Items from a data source
* start *
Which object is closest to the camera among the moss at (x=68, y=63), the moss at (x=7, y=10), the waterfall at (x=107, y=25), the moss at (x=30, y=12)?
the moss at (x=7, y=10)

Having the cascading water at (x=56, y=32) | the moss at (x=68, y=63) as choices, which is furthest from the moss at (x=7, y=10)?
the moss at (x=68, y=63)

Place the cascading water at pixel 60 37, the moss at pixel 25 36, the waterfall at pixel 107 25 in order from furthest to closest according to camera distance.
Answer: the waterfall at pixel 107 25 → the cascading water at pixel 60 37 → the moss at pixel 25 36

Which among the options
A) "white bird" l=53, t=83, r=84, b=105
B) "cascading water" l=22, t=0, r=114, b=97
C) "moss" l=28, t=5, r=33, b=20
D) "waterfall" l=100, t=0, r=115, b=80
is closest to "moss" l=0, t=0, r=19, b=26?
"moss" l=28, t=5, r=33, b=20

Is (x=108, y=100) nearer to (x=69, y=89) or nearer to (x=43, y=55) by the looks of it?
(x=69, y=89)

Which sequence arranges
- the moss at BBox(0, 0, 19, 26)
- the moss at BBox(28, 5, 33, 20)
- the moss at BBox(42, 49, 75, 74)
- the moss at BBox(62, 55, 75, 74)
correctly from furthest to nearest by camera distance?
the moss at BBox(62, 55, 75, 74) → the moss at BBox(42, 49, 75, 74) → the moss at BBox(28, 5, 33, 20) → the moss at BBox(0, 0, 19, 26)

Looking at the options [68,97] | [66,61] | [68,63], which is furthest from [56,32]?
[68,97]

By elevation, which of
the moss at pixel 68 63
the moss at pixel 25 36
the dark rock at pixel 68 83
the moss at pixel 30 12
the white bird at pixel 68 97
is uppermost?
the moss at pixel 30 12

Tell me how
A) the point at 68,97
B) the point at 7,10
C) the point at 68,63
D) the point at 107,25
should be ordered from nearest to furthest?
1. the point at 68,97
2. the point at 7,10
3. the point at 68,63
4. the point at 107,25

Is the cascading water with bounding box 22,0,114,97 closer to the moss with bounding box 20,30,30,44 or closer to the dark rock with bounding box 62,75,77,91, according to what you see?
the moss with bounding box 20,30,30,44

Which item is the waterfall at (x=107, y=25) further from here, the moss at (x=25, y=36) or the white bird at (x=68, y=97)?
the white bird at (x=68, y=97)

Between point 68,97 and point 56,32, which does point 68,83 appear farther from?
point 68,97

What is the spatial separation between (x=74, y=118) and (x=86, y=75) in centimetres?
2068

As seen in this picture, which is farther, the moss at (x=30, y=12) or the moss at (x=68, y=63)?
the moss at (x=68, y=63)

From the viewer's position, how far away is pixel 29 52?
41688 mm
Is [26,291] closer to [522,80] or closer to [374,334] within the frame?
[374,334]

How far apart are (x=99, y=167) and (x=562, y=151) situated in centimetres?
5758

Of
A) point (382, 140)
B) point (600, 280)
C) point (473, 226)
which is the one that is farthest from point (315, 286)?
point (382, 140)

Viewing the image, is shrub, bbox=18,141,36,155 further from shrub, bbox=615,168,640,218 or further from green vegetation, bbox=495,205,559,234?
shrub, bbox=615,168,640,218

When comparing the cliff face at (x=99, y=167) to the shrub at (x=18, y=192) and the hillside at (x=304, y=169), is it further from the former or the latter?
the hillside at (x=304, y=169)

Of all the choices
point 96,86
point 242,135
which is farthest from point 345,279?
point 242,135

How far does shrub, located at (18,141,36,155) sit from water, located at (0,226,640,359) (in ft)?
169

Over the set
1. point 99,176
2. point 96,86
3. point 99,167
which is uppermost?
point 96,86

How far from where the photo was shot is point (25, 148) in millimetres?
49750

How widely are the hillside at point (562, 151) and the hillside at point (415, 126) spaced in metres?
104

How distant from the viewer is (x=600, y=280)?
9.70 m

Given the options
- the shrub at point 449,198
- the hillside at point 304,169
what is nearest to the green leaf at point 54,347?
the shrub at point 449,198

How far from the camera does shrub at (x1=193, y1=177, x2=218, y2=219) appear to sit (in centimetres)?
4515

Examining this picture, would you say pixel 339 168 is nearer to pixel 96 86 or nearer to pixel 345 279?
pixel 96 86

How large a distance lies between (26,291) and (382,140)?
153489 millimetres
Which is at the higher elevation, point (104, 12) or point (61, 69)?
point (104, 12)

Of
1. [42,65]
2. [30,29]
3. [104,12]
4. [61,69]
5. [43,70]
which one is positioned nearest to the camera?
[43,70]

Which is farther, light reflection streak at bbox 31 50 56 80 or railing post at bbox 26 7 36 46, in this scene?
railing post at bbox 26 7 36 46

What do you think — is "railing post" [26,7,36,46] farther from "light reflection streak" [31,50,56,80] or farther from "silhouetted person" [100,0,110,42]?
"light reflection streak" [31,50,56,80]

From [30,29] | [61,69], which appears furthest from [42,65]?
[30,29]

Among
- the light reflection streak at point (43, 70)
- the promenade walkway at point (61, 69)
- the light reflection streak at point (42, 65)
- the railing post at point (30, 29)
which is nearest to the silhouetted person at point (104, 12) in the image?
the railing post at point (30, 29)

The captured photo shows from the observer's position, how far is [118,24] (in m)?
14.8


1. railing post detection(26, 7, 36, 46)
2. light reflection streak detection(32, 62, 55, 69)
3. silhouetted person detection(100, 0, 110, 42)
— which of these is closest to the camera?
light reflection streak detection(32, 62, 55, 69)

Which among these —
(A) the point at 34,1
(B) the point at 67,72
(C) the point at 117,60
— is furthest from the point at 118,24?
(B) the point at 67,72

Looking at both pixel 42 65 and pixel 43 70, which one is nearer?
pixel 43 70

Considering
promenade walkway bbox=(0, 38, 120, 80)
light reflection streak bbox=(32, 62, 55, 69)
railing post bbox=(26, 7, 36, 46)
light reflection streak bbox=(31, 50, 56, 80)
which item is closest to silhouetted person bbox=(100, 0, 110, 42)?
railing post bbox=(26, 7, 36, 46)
* end *
* start *
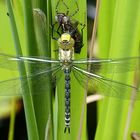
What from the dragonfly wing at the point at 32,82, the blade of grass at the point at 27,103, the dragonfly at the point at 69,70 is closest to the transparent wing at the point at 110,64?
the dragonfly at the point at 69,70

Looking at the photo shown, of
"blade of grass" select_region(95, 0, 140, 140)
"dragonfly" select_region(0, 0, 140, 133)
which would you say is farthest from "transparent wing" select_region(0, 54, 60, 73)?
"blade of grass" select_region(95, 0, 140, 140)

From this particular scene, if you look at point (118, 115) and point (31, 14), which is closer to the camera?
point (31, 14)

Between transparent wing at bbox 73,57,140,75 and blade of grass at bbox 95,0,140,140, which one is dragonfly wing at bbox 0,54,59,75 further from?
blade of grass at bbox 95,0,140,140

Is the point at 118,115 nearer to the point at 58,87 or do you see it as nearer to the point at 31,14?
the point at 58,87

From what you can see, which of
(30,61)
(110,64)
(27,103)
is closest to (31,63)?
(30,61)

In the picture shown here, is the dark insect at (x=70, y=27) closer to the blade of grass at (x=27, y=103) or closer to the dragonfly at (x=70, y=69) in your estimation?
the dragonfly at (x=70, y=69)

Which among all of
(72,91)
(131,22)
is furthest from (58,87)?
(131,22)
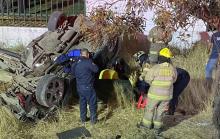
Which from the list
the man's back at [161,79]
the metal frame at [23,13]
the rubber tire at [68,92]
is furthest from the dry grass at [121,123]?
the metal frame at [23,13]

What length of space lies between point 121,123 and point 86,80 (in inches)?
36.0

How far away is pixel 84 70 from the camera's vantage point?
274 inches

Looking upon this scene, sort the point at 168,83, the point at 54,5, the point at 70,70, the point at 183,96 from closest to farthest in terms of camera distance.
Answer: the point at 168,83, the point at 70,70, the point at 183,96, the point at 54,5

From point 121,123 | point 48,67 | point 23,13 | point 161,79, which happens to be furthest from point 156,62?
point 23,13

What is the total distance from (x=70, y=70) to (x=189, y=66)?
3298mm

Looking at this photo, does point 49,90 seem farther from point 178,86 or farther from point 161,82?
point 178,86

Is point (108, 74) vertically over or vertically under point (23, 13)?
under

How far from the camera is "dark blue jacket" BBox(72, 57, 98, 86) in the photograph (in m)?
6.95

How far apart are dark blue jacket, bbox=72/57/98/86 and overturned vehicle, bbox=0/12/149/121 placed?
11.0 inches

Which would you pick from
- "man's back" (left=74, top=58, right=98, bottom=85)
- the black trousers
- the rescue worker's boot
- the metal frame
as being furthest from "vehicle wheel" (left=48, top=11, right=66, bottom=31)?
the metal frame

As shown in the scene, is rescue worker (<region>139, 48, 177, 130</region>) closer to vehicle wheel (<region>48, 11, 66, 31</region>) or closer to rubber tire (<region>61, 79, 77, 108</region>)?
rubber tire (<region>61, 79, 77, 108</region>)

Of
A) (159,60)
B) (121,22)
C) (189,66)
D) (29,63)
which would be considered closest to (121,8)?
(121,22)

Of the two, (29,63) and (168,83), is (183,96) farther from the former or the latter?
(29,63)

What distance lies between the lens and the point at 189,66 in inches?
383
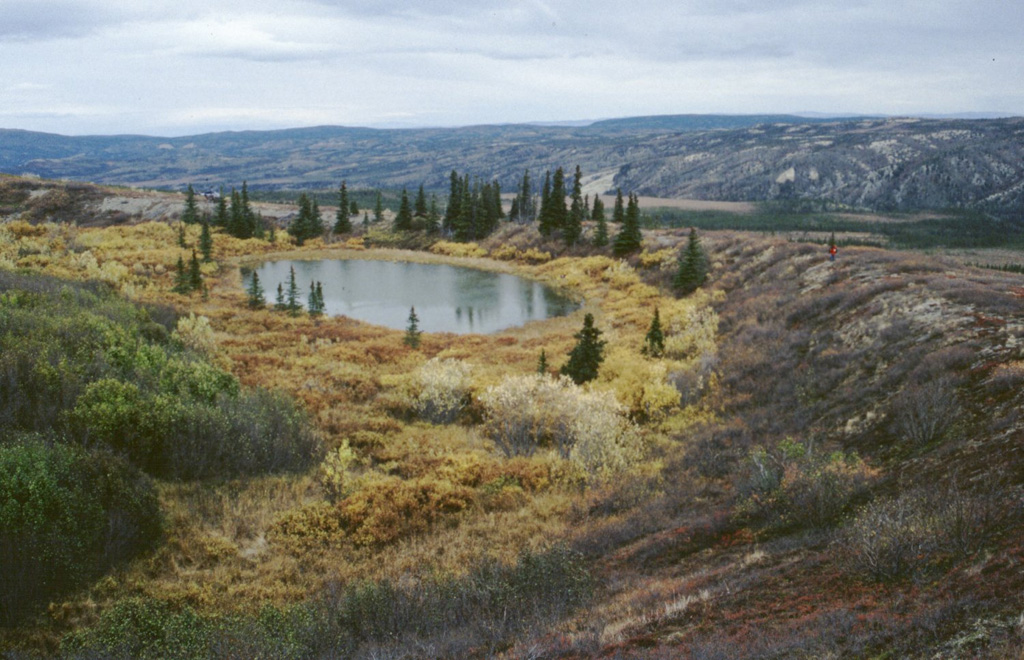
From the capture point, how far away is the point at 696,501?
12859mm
* end *
Exercise directions:
Can you update the part that opens with the line containing "Examining this picture, would" and closes with the line containing "153489 millimetres" by replacing "nearer" with "closer" and leaving all else unchanged? Return only those lines.

Response below:
Examining this picture, would you say pixel 339 168 is closer to pixel 96 86 or closer to pixel 345 279?
pixel 96 86

How large a distance lies between (26,291) and (382,140)?
153489 millimetres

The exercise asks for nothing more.